> **Task brief**
Reproduce every one of the entries below word for word, keeping each character and line unchanged.

== Stored data ==

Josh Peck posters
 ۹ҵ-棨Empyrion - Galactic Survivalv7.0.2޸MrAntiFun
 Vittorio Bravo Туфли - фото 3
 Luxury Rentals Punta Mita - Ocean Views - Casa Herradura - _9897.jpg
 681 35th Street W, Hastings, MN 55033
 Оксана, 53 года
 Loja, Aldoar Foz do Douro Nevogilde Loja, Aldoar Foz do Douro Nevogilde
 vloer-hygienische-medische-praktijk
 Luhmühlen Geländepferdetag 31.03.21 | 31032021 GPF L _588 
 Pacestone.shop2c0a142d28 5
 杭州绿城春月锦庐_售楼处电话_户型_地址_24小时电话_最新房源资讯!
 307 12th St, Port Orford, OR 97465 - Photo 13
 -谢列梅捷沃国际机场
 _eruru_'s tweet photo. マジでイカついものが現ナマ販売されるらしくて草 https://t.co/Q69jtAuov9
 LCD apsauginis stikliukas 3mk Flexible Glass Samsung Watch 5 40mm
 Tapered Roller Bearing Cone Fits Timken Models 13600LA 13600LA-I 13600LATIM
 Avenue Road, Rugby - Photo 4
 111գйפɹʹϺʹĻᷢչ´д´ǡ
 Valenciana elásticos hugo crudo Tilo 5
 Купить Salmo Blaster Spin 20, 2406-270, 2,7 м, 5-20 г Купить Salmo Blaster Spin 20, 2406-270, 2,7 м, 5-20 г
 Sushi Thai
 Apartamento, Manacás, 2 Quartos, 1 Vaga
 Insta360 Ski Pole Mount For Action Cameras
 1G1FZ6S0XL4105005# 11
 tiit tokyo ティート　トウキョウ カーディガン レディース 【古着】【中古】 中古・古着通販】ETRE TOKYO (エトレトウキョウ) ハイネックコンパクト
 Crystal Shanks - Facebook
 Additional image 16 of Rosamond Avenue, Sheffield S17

===

> **Answer to this task**
Josh Peck posters
 ۹ҵ-棨Empyrion - Galactic Survivalv7.0.2޸MrAntiFun
 Vittorio Bravo Туфли - фото 3
 Luxury Rentals Punta Mita - Ocean Views - Casa Herradura - _9897.jpg
 681 35th Street W, Hastings, MN 55033
 Оксана, 53 года
 Loja, Aldoar Foz do Douro Nevogilde Loja, Aldoar Foz do Douro Nevogilde
 vloer-hygienische-medische-praktijk
 Luhmühlen Geländepferdetag 31.03.21 | 31032021 GPF L _588 
 Pacestone.shop2c0a142d28 5
 杭州绿城春月锦庐_售楼处电话_户型_地址_24小时电话_最新房源资讯!
 307 12th St, Port Orford, OR 97465 - Photo 13
 -谢列梅捷沃国际机场
 _eruru_'s tweet photo. マジでイカついものが現ナマ販売されるらしくて草 https://t.co/Q69jtAuov9
 LCD apsauginis stikliukas 3mk Flexible Glass Samsung Watch 5 40mm
 Tapered Roller Bearing Cone Fits Timken Models 13600LA 13600LA-I 13600LATIM
 Avenue Road, Rugby - Photo 4
 111գйפɹʹϺʹĻᷢչ´д´ǡ
 Valenciana elásticos hugo crudo Tilo 5
 Купить Salmo Blaster Spin 20, 2406-270, 2,7 м, 5-20 г Купить Salmo Blaster Spin 20, 2406-270, 2,7 м, 5-20 г
 Sushi Thai
 Apartamento, Manacás, 2 Quartos, 1 Vaga
 Insta360 Ski Pole Mount For Action Cameras
 1G1FZ6S0XL4105005# 11
 tiit tokyo ティート　トウキョウ カーディガン レディース 【古着】【中古】 中古・古着通販】ETRE TOKYO (エトレトウキョウ) ハイネックコンパクト
 Crystal Shanks - Facebook
 Additional image 16 of Rosamond Avenue, Sheffield S17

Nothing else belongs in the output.